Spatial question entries
[start]
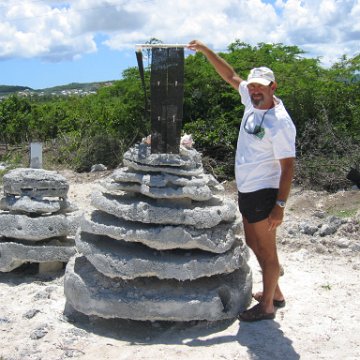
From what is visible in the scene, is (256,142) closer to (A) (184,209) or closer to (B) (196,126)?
(A) (184,209)

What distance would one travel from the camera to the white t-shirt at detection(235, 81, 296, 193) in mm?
4434

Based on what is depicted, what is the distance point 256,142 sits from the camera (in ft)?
15.1

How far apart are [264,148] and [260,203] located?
0.47 metres

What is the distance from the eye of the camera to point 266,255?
192 inches

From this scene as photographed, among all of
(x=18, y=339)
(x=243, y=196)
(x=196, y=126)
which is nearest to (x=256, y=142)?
(x=243, y=196)

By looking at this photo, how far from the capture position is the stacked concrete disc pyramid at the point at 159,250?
485 centimetres

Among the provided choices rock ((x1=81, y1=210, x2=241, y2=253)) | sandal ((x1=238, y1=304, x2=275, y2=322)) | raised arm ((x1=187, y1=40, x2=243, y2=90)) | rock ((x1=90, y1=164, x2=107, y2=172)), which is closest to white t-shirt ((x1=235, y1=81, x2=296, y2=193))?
rock ((x1=81, y1=210, x2=241, y2=253))

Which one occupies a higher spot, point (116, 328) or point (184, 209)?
point (184, 209)

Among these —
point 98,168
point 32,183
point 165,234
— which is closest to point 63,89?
point 98,168

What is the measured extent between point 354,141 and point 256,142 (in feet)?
24.0

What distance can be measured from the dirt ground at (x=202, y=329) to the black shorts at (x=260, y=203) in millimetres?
1017

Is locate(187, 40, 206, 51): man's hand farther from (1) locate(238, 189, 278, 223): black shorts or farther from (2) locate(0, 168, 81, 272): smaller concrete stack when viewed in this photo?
(2) locate(0, 168, 81, 272): smaller concrete stack

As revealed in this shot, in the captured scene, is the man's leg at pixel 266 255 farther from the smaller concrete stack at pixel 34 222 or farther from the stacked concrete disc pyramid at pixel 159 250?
the smaller concrete stack at pixel 34 222

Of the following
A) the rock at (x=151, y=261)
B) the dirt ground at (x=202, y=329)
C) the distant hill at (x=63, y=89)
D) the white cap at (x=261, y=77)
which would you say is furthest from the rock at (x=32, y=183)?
the distant hill at (x=63, y=89)
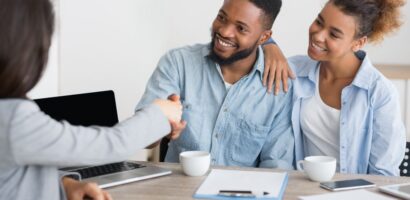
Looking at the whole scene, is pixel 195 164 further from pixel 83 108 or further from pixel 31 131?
pixel 31 131

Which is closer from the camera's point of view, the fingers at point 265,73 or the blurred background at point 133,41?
the fingers at point 265,73

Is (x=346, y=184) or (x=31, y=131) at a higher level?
(x=31, y=131)

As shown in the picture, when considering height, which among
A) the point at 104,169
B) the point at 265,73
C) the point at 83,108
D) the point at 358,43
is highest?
the point at 358,43

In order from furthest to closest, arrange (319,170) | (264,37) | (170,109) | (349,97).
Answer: (264,37)
(349,97)
(319,170)
(170,109)

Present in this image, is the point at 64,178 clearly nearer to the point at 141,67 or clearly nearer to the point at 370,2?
the point at 370,2

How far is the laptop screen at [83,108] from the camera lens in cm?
150

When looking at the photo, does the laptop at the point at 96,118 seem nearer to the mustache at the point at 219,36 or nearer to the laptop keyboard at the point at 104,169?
the laptop keyboard at the point at 104,169

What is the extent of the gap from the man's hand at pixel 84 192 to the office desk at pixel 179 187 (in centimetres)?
6

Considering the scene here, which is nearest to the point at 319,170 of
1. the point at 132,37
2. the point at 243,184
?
the point at 243,184

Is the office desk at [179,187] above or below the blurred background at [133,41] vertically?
below

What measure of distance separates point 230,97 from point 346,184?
585 mm

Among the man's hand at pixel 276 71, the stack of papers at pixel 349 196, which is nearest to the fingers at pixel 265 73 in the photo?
the man's hand at pixel 276 71

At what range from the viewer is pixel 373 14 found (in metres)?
1.74

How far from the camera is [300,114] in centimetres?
173
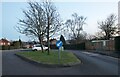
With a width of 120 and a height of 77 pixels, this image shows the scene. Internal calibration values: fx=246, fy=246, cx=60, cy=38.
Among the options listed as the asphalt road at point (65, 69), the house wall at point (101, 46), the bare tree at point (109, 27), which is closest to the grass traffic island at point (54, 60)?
the asphalt road at point (65, 69)

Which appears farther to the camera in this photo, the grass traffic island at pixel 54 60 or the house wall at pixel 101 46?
the house wall at pixel 101 46

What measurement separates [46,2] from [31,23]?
4.19 metres

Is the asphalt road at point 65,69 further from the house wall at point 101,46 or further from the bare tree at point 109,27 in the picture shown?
the bare tree at point 109,27

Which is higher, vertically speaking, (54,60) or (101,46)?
(101,46)

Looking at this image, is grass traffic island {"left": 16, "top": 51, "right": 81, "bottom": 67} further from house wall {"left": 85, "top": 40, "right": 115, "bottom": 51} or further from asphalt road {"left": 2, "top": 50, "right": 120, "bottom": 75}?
house wall {"left": 85, "top": 40, "right": 115, "bottom": 51}

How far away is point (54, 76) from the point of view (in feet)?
41.9

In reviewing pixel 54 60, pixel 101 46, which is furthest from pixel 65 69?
pixel 101 46

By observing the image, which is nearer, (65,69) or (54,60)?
(65,69)

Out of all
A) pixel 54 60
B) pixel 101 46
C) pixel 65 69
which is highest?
pixel 101 46

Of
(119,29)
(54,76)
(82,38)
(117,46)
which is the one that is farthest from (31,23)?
(82,38)

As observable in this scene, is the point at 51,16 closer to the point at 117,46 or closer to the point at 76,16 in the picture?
the point at 117,46

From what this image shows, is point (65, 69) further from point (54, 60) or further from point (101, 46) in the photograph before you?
point (101, 46)

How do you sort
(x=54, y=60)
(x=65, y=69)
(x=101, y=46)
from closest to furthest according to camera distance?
(x=65, y=69)
(x=54, y=60)
(x=101, y=46)

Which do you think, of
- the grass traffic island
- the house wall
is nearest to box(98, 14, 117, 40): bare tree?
the house wall
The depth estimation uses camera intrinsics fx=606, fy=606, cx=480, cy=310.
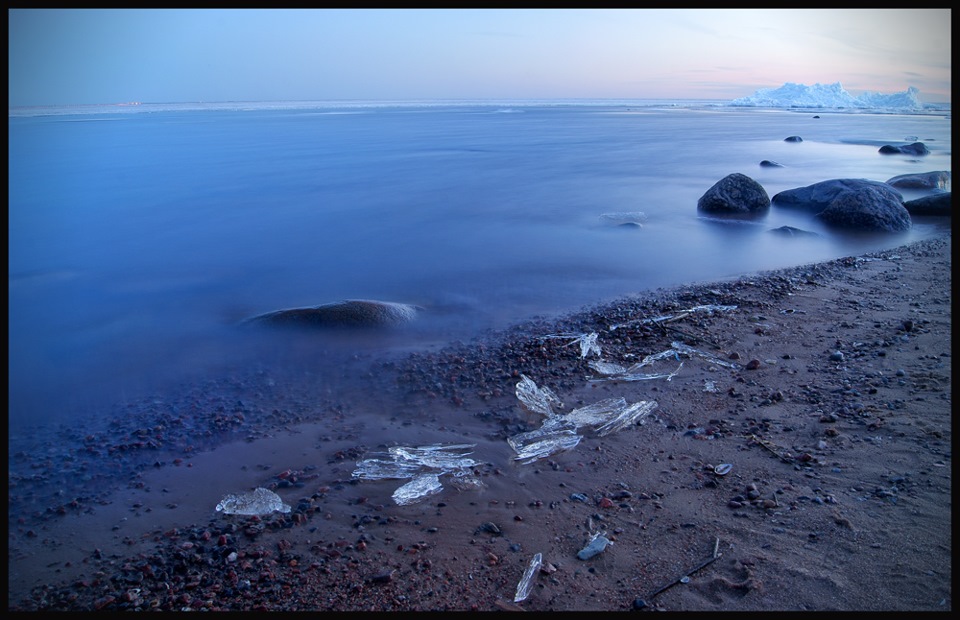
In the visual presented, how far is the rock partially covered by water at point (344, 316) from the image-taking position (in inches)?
252

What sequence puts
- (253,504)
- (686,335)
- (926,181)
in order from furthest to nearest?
(926,181) < (686,335) < (253,504)

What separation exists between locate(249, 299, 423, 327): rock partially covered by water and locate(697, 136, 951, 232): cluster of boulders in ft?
27.8

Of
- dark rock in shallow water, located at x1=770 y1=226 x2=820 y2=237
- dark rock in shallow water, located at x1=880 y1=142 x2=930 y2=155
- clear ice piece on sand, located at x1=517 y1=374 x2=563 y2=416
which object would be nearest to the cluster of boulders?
dark rock in shallow water, located at x1=770 y1=226 x2=820 y2=237

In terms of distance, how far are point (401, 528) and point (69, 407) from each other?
3335 mm

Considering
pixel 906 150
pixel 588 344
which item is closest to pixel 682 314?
pixel 588 344

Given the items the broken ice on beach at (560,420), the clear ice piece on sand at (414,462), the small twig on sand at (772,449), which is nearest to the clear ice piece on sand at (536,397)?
the broken ice on beach at (560,420)

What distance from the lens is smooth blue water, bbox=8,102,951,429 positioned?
6.28m

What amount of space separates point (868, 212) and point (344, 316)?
30.9 ft

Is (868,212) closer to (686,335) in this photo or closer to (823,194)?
(823,194)

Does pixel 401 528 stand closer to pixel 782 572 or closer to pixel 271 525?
pixel 271 525

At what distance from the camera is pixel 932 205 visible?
11.5 metres

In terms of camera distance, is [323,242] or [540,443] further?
[323,242]

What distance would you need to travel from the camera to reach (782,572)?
283 centimetres

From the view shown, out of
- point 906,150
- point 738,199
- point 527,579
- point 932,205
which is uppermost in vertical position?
point 906,150
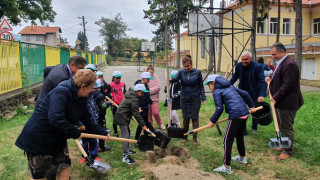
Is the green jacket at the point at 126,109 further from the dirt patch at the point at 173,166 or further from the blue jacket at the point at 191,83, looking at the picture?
the blue jacket at the point at 191,83

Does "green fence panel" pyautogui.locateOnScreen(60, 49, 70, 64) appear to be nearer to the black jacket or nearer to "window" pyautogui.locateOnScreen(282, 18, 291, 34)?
the black jacket

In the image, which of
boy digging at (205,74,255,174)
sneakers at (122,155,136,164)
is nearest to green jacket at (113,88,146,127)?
sneakers at (122,155,136,164)

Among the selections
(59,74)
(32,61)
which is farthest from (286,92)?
(32,61)

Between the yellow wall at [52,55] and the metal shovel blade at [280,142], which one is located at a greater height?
the yellow wall at [52,55]

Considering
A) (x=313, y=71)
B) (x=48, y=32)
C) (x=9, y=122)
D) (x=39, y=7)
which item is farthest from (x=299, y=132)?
(x=48, y=32)

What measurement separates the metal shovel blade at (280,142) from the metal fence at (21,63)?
7.05 metres

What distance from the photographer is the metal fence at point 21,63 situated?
730cm

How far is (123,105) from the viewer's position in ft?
14.6

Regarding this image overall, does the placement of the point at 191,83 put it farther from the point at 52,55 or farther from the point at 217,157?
the point at 52,55

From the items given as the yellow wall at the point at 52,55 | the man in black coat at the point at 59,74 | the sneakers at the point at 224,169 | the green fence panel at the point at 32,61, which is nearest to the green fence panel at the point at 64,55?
the yellow wall at the point at 52,55

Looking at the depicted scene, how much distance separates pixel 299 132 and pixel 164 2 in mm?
4155

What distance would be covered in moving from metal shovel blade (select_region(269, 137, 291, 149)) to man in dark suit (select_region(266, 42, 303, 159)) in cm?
28

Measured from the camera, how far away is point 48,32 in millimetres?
61938

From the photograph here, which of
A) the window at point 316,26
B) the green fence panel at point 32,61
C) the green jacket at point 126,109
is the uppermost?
the window at point 316,26
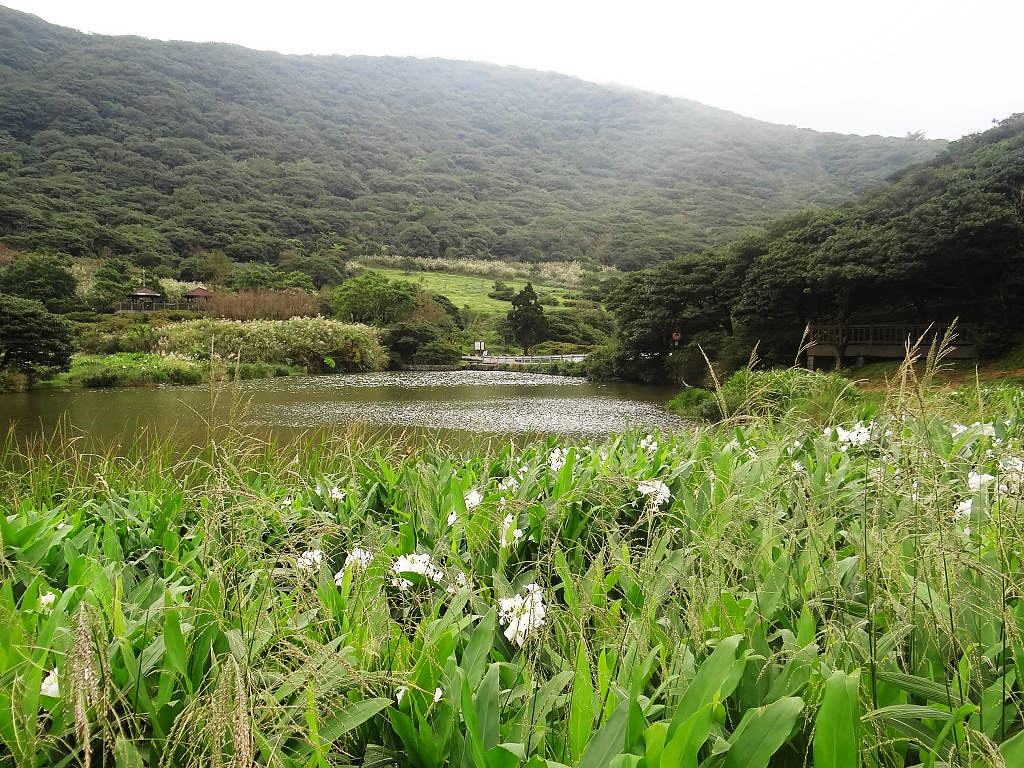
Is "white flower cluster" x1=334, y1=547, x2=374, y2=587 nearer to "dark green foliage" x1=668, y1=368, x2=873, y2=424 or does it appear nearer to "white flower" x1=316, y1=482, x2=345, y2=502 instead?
"white flower" x1=316, y1=482, x2=345, y2=502

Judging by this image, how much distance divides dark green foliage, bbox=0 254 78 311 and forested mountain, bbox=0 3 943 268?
645cm

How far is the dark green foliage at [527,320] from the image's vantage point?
921 inches

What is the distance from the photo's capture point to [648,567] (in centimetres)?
113

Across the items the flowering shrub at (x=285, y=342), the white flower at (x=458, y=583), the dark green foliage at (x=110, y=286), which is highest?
the dark green foliage at (x=110, y=286)

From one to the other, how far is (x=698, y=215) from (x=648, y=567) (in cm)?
4616

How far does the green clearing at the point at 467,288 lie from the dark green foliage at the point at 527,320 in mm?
3619

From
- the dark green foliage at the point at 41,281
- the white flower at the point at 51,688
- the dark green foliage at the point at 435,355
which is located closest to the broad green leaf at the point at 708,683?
the white flower at the point at 51,688

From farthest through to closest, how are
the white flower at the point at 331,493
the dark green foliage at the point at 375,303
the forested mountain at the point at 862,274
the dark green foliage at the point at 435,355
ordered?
the dark green foliage at the point at 375,303
the dark green foliage at the point at 435,355
the forested mountain at the point at 862,274
the white flower at the point at 331,493

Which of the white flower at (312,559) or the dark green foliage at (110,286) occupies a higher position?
the dark green foliage at (110,286)

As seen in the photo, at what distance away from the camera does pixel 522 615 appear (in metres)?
0.86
[end]
Set task:
Produce an exact reproduction of the lines from the line containing "Measured from the camera, how" through the last line of the records. Any picture is left out.

In response:
Measured from the camera, how far away is point 48,32 in millimetres?
61938

From the photograph here, which of
A) the window at point 316,26
B) the green fence panel at point 32,61
C) the green jacket at point 126,109
is the uppermost?
the window at point 316,26
Is "white flower cluster" x1=334, y1=547, x2=374, y2=587 nearer to "dark green foliage" x1=668, y1=368, x2=873, y2=424 or does it appear nearer to "white flower" x1=316, y1=482, x2=345, y2=502 instead?
"white flower" x1=316, y1=482, x2=345, y2=502

Judging by this image, how much distance divides dark green foliage, bbox=0 254 78 311 and forested mountain, bbox=0 3 943 268?
645cm

How far is the dark green foliage at [527,320] from the image's vantage point?
921 inches

What is the distance from the photo's capture point to [648,567] (in centimetres)?
113

Across the items the flowering shrub at (x=285, y=342), the white flower at (x=458, y=583), the dark green foliage at (x=110, y=286), which is highest?
the dark green foliage at (x=110, y=286)

From one to the other, how far is (x=698, y=215) from (x=648, y=567) (in cm)?
4616

How far does the green clearing at the point at 467,288 lie from the dark green foliage at the point at 527,320 in mm?
3619

From
- the dark green foliage at the point at 41,281
- the white flower at the point at 51,688
- the dark green foliage at the point at 435,355
which is located closest to the broad green leaf at the point at 708,683?
the white flower at the point at 51,688

From farthest through to closest, how are
the white flower at the point at 331,493
the dark green foliage at the point at 375,303
the forested mountain at the point at 862,274
the dark green foliage at the point at 435,355
ordered?
the dark green foliage at the point at 375,303
the dark green foliage at the point at 435,355
the forested mountain at the point at 862,274
the white flower at the point at 331,493

Which of the white flower at (312,559) or the dark green foliage at (110,286) occupies a higher position?
the dark green foliage at (110,286)

As seen in the photo, at what distance away from the camera does pixel 522 615 appear (in metres)?
0.86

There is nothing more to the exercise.